Num outro lado do sistema, temos hospitais com um peso significativo no ambulatório (consultas) e em hospitais de dia (para tratamentos, muitas vezes, de continuidade de doenças crónicas) mas onde estas atividades são desvalorizadas e esvaziadas, para que os hospitais possam assegurar serviços de urgência que, paradoxalmente, se tornaram centrais na resposta de saúde do nosso país.

A fragmentação continua nas Unidades de Cuidados Continuados, que não só não existem em número suficiente, como não estão ligadas às respostas locais da população. Mesmo as Instituições Particulares de Solidariedade Social (IPSS) continuam a ser consideradas os serviços dos pobres, e a Segurança Social não consegue compreender o seu impacto na saúde individual e coletiva, criando grande dificuldade na coordenação e integração de respostas de saúde e sociais.

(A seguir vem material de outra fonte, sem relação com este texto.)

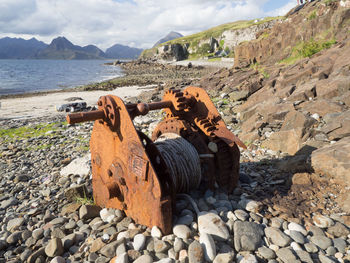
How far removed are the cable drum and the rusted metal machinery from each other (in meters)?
0.12

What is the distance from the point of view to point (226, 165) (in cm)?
388

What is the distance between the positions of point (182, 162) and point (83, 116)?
156cm

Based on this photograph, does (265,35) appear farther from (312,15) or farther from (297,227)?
(297,227)

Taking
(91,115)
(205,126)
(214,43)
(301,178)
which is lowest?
(301,178)

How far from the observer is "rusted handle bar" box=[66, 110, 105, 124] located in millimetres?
3035

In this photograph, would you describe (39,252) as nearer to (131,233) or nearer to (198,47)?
(131,233)

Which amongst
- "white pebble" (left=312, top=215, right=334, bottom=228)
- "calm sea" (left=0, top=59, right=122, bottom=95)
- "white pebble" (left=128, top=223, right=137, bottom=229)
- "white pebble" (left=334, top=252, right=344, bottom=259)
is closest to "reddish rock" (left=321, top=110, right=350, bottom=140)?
"white pebble" (left=312, top=215, right=334, bottom=228)

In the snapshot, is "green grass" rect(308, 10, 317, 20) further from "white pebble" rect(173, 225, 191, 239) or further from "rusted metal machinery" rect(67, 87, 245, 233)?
"white pebble" rect(173, 225, 191, 239)

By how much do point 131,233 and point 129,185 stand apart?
0.60 meters

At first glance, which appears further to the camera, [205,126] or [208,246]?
[205,126]

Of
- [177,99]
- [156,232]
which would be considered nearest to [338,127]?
[177,99]

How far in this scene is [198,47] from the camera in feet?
336

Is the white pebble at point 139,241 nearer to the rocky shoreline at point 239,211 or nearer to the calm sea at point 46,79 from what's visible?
the rocky shoreline at point 239,211

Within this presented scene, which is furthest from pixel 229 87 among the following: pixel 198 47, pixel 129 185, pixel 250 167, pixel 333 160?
pixel 198 47
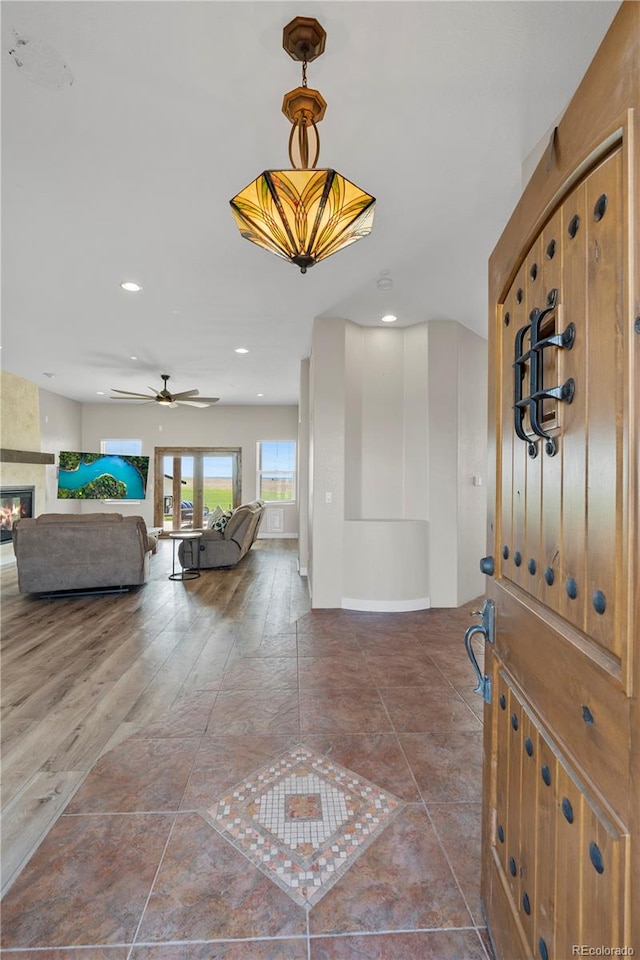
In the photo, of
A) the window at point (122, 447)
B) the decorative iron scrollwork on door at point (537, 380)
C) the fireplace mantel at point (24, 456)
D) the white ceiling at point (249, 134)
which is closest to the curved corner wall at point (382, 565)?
the white ceiling at point (249, 134)

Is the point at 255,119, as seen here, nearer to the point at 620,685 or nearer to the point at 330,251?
the point at 330,251

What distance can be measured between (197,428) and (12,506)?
4.08 meters

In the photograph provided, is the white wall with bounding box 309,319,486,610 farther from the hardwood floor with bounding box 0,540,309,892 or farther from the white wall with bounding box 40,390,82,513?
the white wall with bounding box 40,390,82,513

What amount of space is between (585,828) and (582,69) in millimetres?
2565

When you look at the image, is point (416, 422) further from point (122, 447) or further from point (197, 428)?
point (122, 447)

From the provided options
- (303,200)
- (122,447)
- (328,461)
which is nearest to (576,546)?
(303,200)

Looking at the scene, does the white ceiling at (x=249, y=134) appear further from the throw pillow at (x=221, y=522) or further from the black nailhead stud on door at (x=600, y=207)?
the throw pillow at (x=221, y=522)

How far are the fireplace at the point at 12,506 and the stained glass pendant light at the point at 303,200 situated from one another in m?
7.77

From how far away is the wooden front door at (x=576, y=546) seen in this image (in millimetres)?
644

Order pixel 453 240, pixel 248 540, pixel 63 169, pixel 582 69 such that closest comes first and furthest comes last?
pixel 582 69
pixel 63 169
pixel 453 240
pixel 248 540

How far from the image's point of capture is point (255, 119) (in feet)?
6.95

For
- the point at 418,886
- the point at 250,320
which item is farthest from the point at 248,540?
the point at 418,886

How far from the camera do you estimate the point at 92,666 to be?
11.0 ft

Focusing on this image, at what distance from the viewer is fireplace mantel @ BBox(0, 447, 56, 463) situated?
7.45 meters
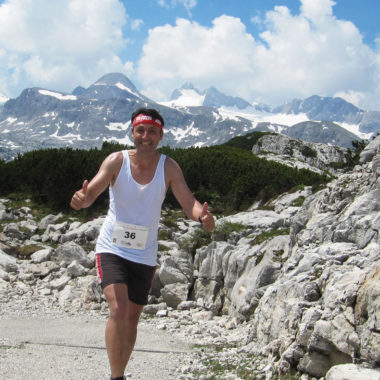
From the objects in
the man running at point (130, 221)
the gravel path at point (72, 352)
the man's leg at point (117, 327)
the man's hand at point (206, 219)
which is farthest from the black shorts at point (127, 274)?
the gravel path at point (72, 352)

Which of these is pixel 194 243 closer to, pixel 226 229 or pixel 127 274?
pixel 226 229

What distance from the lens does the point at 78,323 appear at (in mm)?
10852

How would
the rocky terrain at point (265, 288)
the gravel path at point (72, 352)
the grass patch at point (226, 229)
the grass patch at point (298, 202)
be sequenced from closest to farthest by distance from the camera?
1. the rocky terrain at point (265, 288)
2. the gravel path at point (72, 352)
3. the grass patch at point (226, 229)
4. the grass patch at point (298, 202)

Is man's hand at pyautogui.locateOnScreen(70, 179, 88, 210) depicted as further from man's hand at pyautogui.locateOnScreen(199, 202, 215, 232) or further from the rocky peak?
the rocky peak

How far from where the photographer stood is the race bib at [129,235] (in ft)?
14.8

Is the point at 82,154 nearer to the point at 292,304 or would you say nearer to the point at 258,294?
the point at 258,294

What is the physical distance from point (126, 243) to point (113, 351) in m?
1.11

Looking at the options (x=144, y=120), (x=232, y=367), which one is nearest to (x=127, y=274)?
(x=144, y=120)

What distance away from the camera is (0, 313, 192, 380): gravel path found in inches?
244

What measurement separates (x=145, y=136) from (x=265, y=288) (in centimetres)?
652

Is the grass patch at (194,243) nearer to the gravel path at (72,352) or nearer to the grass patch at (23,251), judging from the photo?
the gravel path at (72,352)

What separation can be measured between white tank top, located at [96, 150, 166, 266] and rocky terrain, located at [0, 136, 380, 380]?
2.51 metres

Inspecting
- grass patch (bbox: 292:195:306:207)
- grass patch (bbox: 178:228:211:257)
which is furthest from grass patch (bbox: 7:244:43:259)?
grass patch (bbox: 292:195:306:207)

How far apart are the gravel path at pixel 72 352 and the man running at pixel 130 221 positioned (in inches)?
82.3
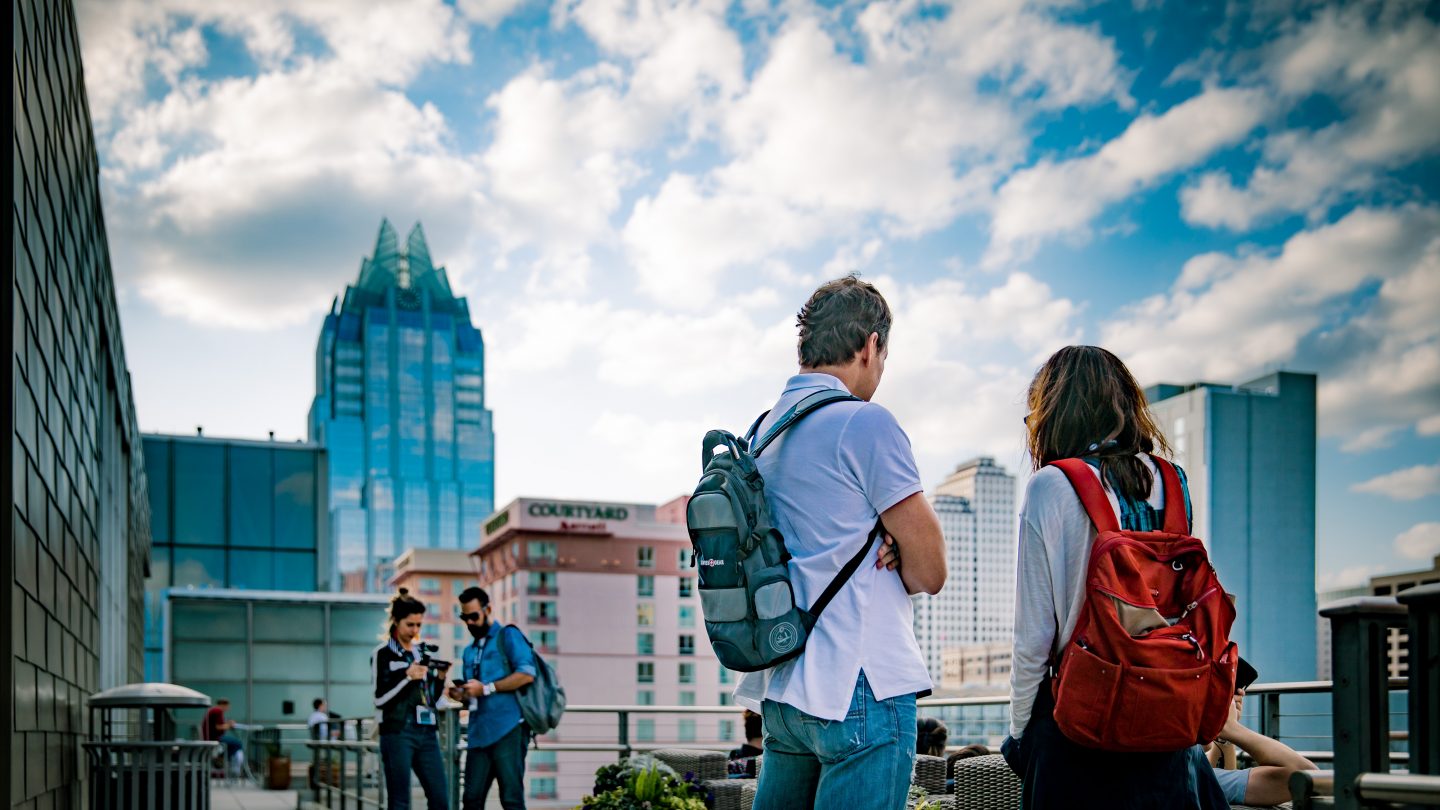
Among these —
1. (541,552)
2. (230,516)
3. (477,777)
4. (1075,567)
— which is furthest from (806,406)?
(541,552)

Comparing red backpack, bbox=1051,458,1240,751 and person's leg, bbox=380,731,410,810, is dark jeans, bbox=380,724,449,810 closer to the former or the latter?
person's leg, bbox=380,731,410,810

No princípio do século XX, houve um entendimento de que várias patologias mereciam uma abordagem pluridisciplinar integrada: Hospitais Psiquiátricos, Pediátricos, Maternidades, Institutos de Oncologia e, porque não, a Associação Protectora dos Diabéticos de Portugal (APDP). Estas instituições foram criadas porque se reconheceu que algumas condições de saúde mereciam ser acompanhadas em locais que concentrariam os recursos adequados (conhecimento, recursos humanos, infraestruturas…) para que se pudessem atingir os melhores resultados de saúde.

Atualmente, a prestação de cuidados de saúde é muito diferente. Muitas doenças, incluindo a diabetes, necessitam, em algum momento, de apoio de outras especialidades médicas, outros profissionais de saúde, outra tecnologia. Por esse motivo, vemos milhões de pessoas a recorrerem a múltiplas consultas hospitalares fragmentadas, muitas vezes em diferentes hospitais. E, eventualmente, sem a tal concentração de conhecimento e recursos adequados para estas condições, quando poderiam ter uma resposta articulada e integrada em centros dedicados: Hospitais do Pulmão e da Respiração, do Coração e da Hipertensão, Centros de Gastro e Endoscopias, Centros Dermatológicos. Isto para não falar na multiplicação de centros como  a APDP pelos principais centros do país, entre dezenas de outras possibilidades. Esta visão permitiria deixar os Hospitais para a sua grande missão: as Urgências médicas e cirúrgicas e o Trauma, além da realização de exames cuja complexidade justifica a sua centralização.

A par destas mudanças, a criação de Institutos específicos de prevenção parece-nos a única forma de fazer a ponte entre as áreas determinantes de influência social, política, autárquica e sanitária. Esperamos que um Instituto de Prevenção da Diabetes possa ver o dia, fomentando mudanças sustentáveis para a promoção de saúde. Tudo isto mantendo o foco nas pessoas e no desenvolvimento das suas competências para controlarem a sua vida e reconhecendo o seu contexto e as intervenções que as atingem.

Em suma, o desenho de um futuro sistema de saúde terá obrigatoriamente de partir dos cidadãos, com a sua ativa participação no desenho das soluções, através do real conhecimento das suas necessidades de prevenção e tratamento em saúde, das suas necessidades de educação;  da implementação de estratégias de combate aos determinantes sociais das doenças (pobreza, desemprego, iliteracia, habitação sem condições, isolamento social…); e da capacidade de providenciar respostas integradas capazes de prevenir as consequências das doenças crónicas, incluindo as suas descompensações, chegando só ao cimo da pirâmide as situações excecionais e que necessitarão dos hospitais.

A descentralização e integração do poder de decisão, e o pacto pela saúde de profissionais e cidadãos, será a alternativa. Nesse momento, todos nós aprenderíamos a nadar, porque a maré estaria alta e a saúde, finalmente, estaria a passar por aqui!